-- Raw data start --

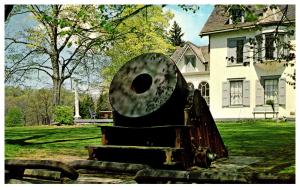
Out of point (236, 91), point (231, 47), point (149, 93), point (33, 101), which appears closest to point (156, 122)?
point (149, 93)

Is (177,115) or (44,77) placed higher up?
(44,77)

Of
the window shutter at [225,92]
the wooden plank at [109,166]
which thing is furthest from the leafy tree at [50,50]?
the window shutter at [225,92]

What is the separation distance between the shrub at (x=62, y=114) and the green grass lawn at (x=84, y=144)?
1.72 ft

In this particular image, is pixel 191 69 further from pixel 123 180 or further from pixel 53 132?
pixel 123 180

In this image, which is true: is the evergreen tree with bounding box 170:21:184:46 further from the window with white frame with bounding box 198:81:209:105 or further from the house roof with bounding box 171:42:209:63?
the house roof with bounding box 171:42:209:63

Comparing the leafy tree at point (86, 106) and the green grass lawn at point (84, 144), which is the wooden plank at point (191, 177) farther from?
the leafy tree at point (86, 106)

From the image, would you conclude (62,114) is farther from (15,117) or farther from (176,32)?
(176,32)

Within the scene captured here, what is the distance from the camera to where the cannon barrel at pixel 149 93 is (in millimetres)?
6012

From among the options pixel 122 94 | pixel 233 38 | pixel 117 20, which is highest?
pixel 233 38

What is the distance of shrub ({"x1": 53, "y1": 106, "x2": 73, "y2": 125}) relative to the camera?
12.2 metres

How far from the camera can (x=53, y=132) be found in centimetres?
1070

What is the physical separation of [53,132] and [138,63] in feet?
15.6
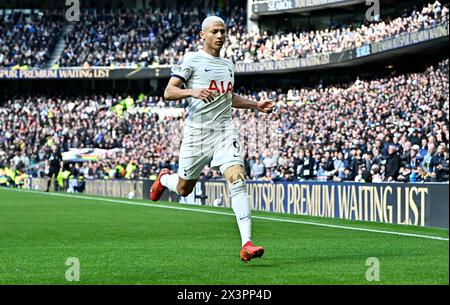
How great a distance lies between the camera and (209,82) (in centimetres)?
982

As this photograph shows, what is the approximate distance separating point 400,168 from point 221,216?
412 centimetres

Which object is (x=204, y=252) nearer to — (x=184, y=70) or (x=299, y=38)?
(x=184, y=70)

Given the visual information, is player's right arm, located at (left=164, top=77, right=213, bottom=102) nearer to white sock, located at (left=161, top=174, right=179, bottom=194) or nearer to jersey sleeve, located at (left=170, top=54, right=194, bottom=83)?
jersey sleeve, located at (left=170, top=54, right=194, bottom=83)

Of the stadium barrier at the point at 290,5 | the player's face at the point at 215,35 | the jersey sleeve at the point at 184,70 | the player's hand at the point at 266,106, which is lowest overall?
the player's hand at the point at 266,106

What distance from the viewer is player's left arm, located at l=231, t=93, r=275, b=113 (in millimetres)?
9891

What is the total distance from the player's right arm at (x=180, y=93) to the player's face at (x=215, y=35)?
0.51m

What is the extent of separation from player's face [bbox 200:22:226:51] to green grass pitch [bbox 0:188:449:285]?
225 centimetres

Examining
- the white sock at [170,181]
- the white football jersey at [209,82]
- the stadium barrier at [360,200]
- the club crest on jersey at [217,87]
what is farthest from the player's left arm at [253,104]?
the stadium barrier at [360,200]

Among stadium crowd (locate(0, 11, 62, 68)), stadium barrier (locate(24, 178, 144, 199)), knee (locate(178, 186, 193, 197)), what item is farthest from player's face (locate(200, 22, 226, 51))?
stadium crowd (locate(0, 11, 62, 68))

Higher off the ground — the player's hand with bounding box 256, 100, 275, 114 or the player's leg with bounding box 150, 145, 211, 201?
the player's hand with bounding box 256, 100, 275, 114

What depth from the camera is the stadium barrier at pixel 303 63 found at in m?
38.0

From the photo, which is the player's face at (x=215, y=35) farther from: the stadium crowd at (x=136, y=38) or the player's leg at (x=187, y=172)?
the stadium crowd at (x=136, y=38)

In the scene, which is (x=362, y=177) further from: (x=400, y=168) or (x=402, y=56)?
(x=402, y=56)

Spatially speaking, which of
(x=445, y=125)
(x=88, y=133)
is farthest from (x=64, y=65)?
(x=445, y=125)
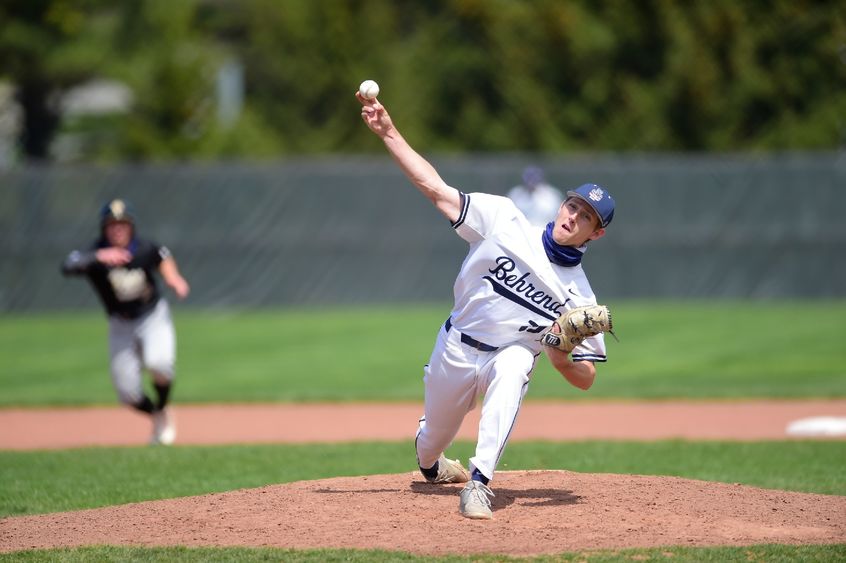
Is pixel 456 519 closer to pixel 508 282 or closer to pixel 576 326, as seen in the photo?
pixel 576 326

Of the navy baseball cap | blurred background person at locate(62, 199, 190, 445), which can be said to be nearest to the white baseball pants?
the navy baseball cap

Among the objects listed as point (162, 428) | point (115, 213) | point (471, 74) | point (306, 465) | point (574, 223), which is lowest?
point (162, 428)

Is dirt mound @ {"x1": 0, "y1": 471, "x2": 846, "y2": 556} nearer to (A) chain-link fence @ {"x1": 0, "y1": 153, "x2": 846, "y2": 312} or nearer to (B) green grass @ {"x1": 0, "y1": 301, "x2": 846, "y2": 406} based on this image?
(B) green grass @ {"x1": 0, "y1": 301, "x2": 846, "y2": 406}

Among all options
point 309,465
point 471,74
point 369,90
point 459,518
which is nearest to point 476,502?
point 459,518

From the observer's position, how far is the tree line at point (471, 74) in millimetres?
28172

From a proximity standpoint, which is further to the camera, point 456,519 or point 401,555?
point 456,519

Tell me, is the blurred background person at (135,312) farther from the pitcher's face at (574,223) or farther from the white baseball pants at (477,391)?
the pitcher's face at (574,223)

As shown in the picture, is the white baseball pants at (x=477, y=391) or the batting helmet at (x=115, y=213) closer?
the white baseball pants at (x=477, y=391)

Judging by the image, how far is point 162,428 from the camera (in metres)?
11.0

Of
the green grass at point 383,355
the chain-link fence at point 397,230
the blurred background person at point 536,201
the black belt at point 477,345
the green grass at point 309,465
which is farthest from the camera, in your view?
the chain-link fence at point 397,230

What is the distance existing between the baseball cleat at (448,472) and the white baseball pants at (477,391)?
0.28 m

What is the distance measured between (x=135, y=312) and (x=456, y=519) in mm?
5312

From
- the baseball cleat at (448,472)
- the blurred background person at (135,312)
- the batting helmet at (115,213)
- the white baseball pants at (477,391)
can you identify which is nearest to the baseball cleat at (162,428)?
the blurred background person at (135,312)

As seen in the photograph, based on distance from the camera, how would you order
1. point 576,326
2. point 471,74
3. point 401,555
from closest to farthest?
point 401,555 → point 576,326 → point 471,74
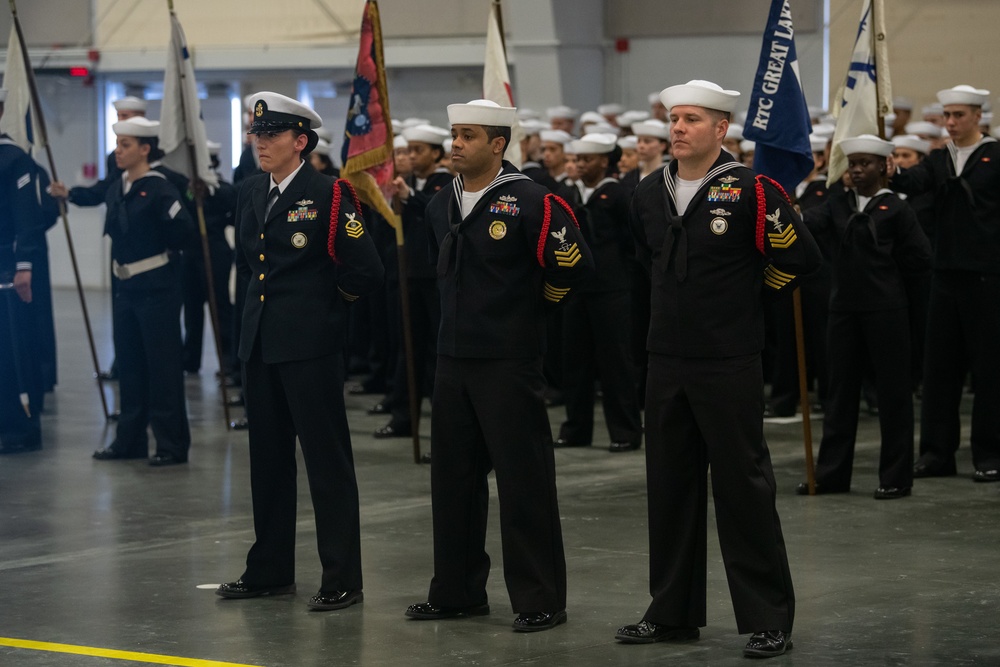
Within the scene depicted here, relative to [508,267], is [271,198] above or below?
above

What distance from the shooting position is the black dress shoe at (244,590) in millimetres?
6371

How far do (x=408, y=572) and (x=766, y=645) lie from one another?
1.92 metres

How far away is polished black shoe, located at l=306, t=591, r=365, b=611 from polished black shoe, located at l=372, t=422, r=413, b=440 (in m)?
4.50

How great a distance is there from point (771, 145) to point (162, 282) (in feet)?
12.3

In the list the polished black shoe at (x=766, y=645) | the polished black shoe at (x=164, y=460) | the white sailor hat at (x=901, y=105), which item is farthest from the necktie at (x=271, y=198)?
the white sailor hat at (x=901, y=105)

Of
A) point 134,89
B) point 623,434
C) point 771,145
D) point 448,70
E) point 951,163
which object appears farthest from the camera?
point 134,89

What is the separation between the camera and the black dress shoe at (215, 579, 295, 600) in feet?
20.9

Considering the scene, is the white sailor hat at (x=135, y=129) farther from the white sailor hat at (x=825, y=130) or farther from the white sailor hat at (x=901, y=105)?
the white sailor hat at (x=901, y=105)

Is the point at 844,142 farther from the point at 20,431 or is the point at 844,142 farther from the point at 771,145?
the point at 20,431

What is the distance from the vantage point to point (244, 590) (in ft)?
21.0

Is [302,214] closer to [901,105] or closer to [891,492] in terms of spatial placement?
[891,492]

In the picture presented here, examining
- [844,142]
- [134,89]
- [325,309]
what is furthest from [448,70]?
[325,309]

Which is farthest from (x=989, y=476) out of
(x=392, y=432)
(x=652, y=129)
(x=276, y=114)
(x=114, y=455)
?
(x=114, y=455)

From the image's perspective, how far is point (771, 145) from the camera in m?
8.33
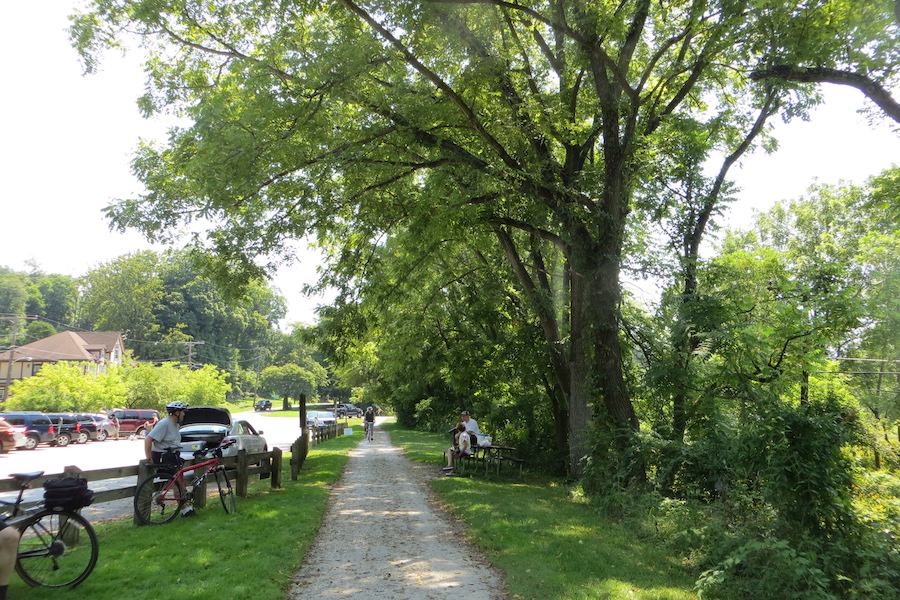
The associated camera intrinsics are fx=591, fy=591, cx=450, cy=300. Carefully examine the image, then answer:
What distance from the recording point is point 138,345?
88188 millimetres

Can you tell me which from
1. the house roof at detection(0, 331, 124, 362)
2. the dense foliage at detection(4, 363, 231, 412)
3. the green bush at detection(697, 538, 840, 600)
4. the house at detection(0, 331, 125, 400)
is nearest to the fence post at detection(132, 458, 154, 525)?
the green bush at detection(697, 538, 840, 600)

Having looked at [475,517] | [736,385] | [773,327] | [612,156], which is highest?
[612,156]

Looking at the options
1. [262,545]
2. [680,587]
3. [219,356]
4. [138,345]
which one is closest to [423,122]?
[262,545]

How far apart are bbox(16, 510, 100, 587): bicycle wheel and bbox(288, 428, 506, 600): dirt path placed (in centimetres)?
203

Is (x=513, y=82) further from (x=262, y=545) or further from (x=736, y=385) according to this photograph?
(x=262, y=545)

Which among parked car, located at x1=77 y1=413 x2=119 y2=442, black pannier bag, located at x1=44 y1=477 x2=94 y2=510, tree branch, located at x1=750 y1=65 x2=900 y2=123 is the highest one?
tree branch, located at x1=750 y1=65 x2=900 y2=123

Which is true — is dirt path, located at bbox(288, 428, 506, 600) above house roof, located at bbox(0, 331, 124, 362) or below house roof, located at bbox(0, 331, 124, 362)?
below

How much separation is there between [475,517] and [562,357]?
6309 mm

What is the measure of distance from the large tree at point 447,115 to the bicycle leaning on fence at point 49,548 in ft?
19.5

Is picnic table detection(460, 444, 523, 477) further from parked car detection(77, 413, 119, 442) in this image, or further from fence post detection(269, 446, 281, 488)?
parked car detection(77, 413, 119, 442)

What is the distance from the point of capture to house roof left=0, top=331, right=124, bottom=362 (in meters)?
63.3

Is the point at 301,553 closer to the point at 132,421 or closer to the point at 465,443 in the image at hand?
the point at 465,443

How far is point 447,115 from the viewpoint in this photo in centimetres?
1152

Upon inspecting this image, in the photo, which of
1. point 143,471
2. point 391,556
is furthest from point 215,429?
point 391,556
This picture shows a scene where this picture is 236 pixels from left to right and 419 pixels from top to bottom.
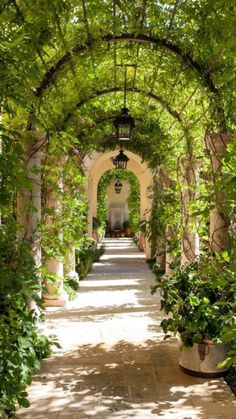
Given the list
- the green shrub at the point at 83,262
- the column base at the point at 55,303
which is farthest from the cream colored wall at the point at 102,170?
the column base at the point at 55,303

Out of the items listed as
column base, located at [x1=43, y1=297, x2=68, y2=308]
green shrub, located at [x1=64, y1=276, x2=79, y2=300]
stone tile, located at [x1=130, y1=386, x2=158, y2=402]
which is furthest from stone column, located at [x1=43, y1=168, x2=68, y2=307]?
stone tile, located at [x1=130, y1=386, x2=158, y2=402]

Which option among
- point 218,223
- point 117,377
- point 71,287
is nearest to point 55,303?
point 71,287

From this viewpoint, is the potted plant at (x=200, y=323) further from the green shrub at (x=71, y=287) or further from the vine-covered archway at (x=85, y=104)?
the green shrub at (x=71, y=287)

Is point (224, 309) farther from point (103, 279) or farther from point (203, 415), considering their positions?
point (103, 279)

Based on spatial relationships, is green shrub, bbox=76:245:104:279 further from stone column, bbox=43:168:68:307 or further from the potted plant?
the potted plant

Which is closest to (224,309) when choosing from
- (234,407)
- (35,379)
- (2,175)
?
(234,407)

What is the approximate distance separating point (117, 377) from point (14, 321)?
2050 mm

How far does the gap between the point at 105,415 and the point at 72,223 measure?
428 cm

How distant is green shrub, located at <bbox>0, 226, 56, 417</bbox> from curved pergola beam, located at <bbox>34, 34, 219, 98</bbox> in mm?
1984

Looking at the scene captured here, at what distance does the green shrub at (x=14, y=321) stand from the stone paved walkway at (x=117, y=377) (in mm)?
477

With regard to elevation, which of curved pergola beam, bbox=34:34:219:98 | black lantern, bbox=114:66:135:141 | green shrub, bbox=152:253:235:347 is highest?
curved pergola beam, bbox=34:34:219:98

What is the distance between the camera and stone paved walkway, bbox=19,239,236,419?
4.05 meters

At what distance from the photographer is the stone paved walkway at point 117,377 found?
4.05 m

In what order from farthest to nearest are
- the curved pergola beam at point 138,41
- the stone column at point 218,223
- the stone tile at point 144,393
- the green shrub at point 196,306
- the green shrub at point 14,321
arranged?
the stone column at point 218,223 < the curved pergola beam at point 138,41 < the green shrub at point 196,306 < the stone tile at point 144,393 < the green shrub at point 14,321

-- Raw data end --

▶ [Exercise instructions]:
Copy out the material word for word, from the line containing "Within the scene depicted" through the line containing "88188 millimetres", both ends included. Omit the pictures.

▶ [Response to the task]:
Within the scene depicted here, relative to [508,267], is [271,198] above or below?
above

What distance from the shooting position is the black dress shoe at (244,590) in millimetres?
6371

How far do (x=408, y=572) and (x=766, y=645) lie from one another?
1.92 metres

How far away is polished black shoe, located at l=306, t=591, r=365, b=611 from polished black shoe, located at l=372, t=422, r=413, b=440 (in m)?
4.50

How great a distance is there from point (771, 145) to point (162, 282) (in feet)?
12.3

In the list the polished black shoe at (x=766, y=645) | the polished black shoe at (x=164, y=460) | the white sailor hat at (x=901, y=105), which item is farthest from the necktie at (x=271, y=198)?
the white sailor hat at (x=901, y=105)

Of
A) point 134,89
B) point 623,434
C) point 771,145
D) point 448,70
E) point 951,163
which object appears farthest from the camera?
point 134,89

What is the separation between the camera and the black dress shoe at (215, 579, 295, 600) in feet?
20.9

Considering the scene, is the white sailor hat at (x=135, y=129) farther from the white sailor hat at (x=825, y=130) or farther from the white sailor hat at (x=901, y=105)?
the white sailor hat at (x=901, y=105)

Is the point at 844,142 farther from the point at 20,431 or is the point at 844,142 farther from the point at 771,145?
the point at 20,431

What is the distance from the vantage point to point (244, 590) (in ft)?
21.0

Is [302,214] closer to [901,105] or closer to [891,492] in terms of spatial placement?
[891,492]

In the picture presented here, examining
- [844,142]
- [134,89]
- [325,309]
what is furthest from [448,70]?
[325,309]

Which is farthest from (x=989, y=476) out of
(x=392, y=432)
(x=652, y=129)
(x=276, y=114)
(x=114, y=455)
?
(x=114, y=455)

From the image's perspective, how far is point (771, 145) from the camera in m?
8.33
The associated camera intrinsics are fx=591, fy=591, cx=450, cy=300. Carefully examine the image, then answer:
What distance from the recording point is point 138,345?
88188 millimetres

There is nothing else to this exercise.